[Instrução 1]
Redimensione as coordenadas das caixas nas respostas dos registros: multiplique cada número por 0,8 e arredonde para inteiros, com metades para cima. Reescreva todas as linhas, sem omitir nenhuma, do trecho que vai do início dos registros até a linha que contém "[226,135,289,166]", ambas incluídas, e entregue somente esse trecho.

[Trecho do texto]
___
No que talvez seja o melhor capítulo do livro, os autores se alternam para examinar as cidades. Hoje em dia, cidades igualitárias em grande escala – ou a mera ideia disso – beira à utopia; mas Graeber e Wengrow argumentam que não deveria ser assim quando passamos a pensar nas cidades de maneira coalescente, em um espaço físico único, de comunidades imaginadas estendidas já existentes, com seus próprios etos e normas igualitárias – primeiro de modo mais sazonal, depois de modo mais estacionário, como experimentos conscientes de forma urbana.

Lugares como Çatalhöyük no sul da Anatólia e muitos outros oferecem provas incontroversas da existência passada dessas cidades, onde nenhum sinal de governo autoritário pode ser encontrado (em geral, quando estes locais são encontrados, eles se apresentam na forma de palácios, templos, fortificações e etc.). Outras cidades antigas como Cahokia em Mississippi ou Shimao na China mostram evidências de uma sucessão temporal de diferentes ordenamentos políticos, mudando às vezes de algo autoritário para igualitário, o que abre a possibilidade de revoluções urbanas como uma provável explicação para tais mudanças.

Os capítulos finais se concentram no “Estado” – ou melhor, sobre o quão enganoso é definir sociedades como a inca ou a asteca como “Estados incipientes” por estes serem bem mais diversos do que esse termo “camisa de força” nos faria acreditar. Das sociedades olmecas e Chavín na Mesoamérica aos Shilluks do Sudão do Sul, The Dawn of Everything nos dá um gosto da variedade de estruturas autoritárias no decorrer da história. No fim do livro, encontramos a joia arqueológica que é a Creta Minoica – um “bonito incômodo para a arqueologia” – onde todas as evidências apontam para a existência de um antigo domínio político feminino, provavelmente uma teocracia regida por uma agremiação de sacerdotisas.

Há muito mais. A tônica que atravessa os capítulos é que, caso quisermos dar sentido a todos esses fenômenos, somos obrigados a colocar intencionalmente o coletivo humano de volta à imagem da história humana, como uma variável explicativa genuína – assumindo que nossos ancestrais eram seres imaginativos eminentemente capazes de criar seus arranjos sociais de forma consciente.

Os autores, de modo algum, ignoram a importância dos determinantes ecológicos. Em vez disso, eles fazem um esforço para uma posição mais sensata – um determinismo contínuo, geralmente, só leva a uma posição extremada. A conclusão principal é que essa visão tão nova sobre o nosso passado nos equipa com um senso expandido de possibilidades quanto ao que nós mesmo podemos fazer no futuro. Sentimentos fatalistas sobre a natureza humana se dissipam no decorrer das páginas.

Um futuro mais livre

Fiéis à Lei da Ostrom – “um arranjo de recursos que funciona na prática pode funcionar em teoria” –, Graeber e Wengrow estabeleceram uma nova estrutura para interpretar a realidade social trazida à luz por descobertas empíricas.
___
[Instrução 2]
Segundo o texto sobre The Dawn of Everything, que tipo de regime provavelmente governava a Creta Minoica?
___
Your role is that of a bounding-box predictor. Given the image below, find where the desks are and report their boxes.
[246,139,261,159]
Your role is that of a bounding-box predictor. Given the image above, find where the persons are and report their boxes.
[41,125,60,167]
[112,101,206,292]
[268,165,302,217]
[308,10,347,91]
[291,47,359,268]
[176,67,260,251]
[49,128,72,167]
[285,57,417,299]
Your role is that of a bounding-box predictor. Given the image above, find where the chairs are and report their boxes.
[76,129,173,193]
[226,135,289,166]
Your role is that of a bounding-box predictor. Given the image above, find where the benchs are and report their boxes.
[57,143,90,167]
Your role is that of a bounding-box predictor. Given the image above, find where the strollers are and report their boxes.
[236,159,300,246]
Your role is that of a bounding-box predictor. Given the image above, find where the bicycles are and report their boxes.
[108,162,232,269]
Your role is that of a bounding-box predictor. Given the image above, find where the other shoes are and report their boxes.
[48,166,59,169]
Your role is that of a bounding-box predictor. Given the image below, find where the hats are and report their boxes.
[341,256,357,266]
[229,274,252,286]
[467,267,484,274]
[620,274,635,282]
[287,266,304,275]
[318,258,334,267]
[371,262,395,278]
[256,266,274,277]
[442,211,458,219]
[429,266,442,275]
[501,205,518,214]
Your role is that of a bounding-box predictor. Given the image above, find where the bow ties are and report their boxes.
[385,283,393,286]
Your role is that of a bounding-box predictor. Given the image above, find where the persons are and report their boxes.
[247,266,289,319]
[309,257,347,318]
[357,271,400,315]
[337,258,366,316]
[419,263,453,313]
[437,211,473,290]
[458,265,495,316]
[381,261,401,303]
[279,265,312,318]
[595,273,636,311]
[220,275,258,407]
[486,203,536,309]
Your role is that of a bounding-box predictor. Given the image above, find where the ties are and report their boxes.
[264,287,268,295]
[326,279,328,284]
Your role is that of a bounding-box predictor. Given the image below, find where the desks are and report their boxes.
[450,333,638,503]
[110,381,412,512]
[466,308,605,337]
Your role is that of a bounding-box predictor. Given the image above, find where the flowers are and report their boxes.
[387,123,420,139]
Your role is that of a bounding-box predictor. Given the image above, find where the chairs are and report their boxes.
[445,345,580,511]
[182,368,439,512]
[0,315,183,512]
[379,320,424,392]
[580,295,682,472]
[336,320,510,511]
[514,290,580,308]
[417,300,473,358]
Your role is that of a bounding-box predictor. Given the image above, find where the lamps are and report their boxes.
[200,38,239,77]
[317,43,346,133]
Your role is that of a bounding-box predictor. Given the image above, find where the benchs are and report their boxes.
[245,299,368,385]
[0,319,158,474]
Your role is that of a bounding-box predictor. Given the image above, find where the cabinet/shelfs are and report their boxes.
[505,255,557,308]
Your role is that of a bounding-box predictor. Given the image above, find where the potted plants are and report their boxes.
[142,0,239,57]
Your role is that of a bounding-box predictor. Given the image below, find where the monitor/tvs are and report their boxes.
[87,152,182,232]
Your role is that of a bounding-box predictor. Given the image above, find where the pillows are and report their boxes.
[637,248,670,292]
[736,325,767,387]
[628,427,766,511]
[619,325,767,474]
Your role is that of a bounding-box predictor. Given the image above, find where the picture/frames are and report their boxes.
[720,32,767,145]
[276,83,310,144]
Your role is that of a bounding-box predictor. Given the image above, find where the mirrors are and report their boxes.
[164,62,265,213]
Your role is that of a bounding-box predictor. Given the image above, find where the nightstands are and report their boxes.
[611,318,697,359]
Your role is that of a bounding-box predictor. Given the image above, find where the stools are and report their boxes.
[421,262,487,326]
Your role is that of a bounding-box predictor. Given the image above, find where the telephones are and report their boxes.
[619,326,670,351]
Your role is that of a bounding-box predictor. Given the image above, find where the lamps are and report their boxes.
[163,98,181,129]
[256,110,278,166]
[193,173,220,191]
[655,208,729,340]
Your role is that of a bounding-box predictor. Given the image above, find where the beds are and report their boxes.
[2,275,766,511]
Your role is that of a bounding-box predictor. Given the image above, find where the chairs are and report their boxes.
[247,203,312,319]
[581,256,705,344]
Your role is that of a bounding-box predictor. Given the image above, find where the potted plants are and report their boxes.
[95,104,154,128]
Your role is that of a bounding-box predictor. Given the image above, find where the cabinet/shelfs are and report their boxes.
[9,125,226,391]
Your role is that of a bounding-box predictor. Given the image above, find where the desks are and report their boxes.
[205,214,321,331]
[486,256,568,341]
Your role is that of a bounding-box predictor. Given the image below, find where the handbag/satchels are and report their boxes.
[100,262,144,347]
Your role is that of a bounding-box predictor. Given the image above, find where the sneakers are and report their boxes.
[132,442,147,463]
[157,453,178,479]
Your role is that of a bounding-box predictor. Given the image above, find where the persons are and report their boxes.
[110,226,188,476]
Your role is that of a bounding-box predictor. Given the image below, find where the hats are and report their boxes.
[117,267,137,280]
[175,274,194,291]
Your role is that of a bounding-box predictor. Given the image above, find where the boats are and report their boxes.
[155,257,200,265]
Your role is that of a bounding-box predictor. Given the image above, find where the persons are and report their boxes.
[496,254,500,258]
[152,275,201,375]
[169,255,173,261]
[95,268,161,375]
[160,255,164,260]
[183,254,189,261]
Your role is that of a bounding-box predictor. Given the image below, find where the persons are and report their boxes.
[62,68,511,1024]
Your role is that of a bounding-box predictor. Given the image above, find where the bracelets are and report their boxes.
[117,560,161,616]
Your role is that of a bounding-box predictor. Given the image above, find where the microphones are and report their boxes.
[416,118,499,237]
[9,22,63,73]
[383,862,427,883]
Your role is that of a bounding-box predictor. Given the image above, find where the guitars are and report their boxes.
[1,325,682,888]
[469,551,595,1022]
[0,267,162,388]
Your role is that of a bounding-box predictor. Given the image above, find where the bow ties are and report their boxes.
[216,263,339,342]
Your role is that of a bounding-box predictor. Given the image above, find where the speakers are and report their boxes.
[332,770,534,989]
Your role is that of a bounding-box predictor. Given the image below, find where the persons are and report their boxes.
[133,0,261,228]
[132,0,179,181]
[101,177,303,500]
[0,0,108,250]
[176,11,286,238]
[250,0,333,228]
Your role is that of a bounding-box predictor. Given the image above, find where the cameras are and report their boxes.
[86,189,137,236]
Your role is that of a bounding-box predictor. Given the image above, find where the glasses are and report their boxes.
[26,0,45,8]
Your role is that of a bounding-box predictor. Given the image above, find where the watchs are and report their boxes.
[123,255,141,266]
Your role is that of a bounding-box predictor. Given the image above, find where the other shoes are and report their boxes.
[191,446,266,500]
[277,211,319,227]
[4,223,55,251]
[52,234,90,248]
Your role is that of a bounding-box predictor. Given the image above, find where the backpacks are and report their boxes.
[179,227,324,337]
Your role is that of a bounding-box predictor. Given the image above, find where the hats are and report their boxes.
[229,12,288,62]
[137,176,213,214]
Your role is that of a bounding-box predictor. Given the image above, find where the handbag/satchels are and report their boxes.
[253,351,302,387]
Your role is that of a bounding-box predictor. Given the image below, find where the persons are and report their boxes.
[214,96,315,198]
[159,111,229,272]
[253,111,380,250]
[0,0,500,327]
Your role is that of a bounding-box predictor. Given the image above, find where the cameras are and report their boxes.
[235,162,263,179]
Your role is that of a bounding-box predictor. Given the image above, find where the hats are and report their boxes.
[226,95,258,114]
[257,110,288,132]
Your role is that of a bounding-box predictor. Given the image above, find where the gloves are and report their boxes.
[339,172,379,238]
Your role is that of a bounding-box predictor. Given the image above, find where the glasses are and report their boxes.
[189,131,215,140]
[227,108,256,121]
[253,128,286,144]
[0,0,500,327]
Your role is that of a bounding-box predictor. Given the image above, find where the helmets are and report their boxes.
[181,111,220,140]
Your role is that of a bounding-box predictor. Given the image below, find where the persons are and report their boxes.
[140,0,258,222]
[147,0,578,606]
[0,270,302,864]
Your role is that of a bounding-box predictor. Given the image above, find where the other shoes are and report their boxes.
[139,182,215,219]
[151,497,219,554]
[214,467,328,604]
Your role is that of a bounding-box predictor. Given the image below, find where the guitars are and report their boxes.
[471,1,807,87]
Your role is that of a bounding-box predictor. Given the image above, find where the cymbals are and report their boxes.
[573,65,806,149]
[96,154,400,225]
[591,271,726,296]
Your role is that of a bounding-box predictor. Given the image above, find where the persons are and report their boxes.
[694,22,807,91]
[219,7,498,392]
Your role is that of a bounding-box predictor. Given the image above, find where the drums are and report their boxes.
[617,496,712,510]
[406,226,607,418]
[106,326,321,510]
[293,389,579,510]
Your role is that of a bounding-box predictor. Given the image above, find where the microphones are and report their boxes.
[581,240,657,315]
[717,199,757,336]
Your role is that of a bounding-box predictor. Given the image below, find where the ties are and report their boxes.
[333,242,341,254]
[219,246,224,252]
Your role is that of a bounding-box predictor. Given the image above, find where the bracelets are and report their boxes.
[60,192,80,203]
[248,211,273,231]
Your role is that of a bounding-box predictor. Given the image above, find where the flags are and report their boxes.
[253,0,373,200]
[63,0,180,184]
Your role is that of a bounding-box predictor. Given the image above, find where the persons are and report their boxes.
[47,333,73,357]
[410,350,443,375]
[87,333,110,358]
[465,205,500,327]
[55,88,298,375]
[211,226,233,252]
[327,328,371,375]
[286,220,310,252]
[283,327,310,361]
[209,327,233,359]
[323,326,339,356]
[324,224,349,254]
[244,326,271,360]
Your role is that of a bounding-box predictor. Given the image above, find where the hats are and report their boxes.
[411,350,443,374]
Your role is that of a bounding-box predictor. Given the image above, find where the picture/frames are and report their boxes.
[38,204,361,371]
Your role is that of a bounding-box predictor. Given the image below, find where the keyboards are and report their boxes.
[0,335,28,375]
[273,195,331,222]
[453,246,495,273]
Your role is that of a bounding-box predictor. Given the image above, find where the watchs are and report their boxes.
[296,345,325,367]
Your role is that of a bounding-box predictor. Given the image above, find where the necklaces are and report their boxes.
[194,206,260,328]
___
[Resultado do exercício 1]
Your role is that of a bounding-box predictor. Given the image below, find where the desks are and report their boxes.
[197,111,209,127]
Your role is that of a bounding-box predictor. Given the image above, find where the persons are and report their boxes.
[33,100,48,134]
[90,81,165,234]
[214,132,242,174]
[246,8,278,73]
[233,38,287,214]
[141,54,208,201]
[39,102,58,134]
[228,46,334,239]
Your role is that of a bounding-box predictor. Given the image above, find where the chairs are and report their boxes.
[61,103,138,154]
[181,108,231,133]

[Resultado do exercício 2]
Provavelmente uma teocracia regida por uma agremiação de sacerdotisas.